**Collected data**
···
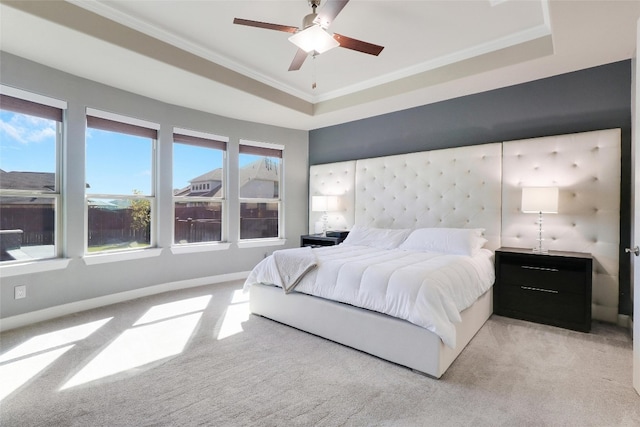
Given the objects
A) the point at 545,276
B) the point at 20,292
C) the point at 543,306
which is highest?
the point at 545,276

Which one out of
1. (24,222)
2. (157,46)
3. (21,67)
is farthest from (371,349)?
(21,67)

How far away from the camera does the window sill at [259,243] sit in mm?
5047

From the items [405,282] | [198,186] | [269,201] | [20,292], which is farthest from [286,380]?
[269,201]

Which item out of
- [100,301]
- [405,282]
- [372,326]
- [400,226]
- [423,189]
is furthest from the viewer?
[400,226]

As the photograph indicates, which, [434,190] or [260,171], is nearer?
[434,190]

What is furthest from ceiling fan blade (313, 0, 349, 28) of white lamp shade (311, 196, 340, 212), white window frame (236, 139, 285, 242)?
white window frame (236, 139, 285, 242)

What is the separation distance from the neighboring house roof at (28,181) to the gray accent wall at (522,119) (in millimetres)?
3934

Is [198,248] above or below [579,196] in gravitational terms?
below

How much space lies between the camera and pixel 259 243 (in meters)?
5.22

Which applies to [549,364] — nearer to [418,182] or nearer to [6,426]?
[418,182]

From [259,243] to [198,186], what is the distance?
4.40 feet

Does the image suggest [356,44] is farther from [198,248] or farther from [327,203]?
[198,248]

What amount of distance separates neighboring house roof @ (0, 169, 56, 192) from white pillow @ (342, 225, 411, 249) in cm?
346

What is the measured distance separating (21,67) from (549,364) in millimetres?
···
**STATED TASK**
Output every line of the listing above without changing any of it, but leave out the pictures.

**TASK ANSWER**
Given the objects
A) the point at 545,276
B) the point at 20,292
C) the point at 543,306
which is highest?
the point at 545,276

Which one out of
1. (24,222)
2. (157,46)
3. (21,67)
is farthest from (371,349)?
(21,67)

How far away from the camera does the window sill at [259,243] sit in mm?
5047

From the items [405,282] | [198,186] | [269,201] | [20,292], which is farthest from [286,380]?
[269,201]

Which item out of
- [100,301]
- [405,282]
- [372,326]
- [400,226]
- [423,189]
is furthest from the viewer?
[400,226]

As the photograph indicates, which, [434,190] or [260,171], is nearer?
[434,190]

What is furthest from ceiling fan blade (313, 0, 349, 28) of white lamp shade (311, 196, 340, 212), white window frame (236, 139, 285, 242)?
white window frame (236, 139, 285, 242)

What is the separation distance from the neighboring house roof at (28,181) to the gray accent wall at (522,119) (in millimetres)?
3934

Is [198,248] above or below [579,196] in gravitational terms?
below

How much space lies between the camera and pixel 259 243 (in meters)?
5.22

Which applies to [549,364] — nearer to [418,182] or nearer to [6,426]?
[418,182]

From [259,243] to [198,186], what is the distance?
4.40 feet

Does the image suggest [356,44] is farther from [198,248] or farther from [327,203]?
[198,248]

What amount of distance separates neighboring house roof @ (0, 169, 56, 192) from white pillow @ (342, 225, 411, 249) in cm?
346

What is the measured distance separating (21,67) from (549,364) in millimetres?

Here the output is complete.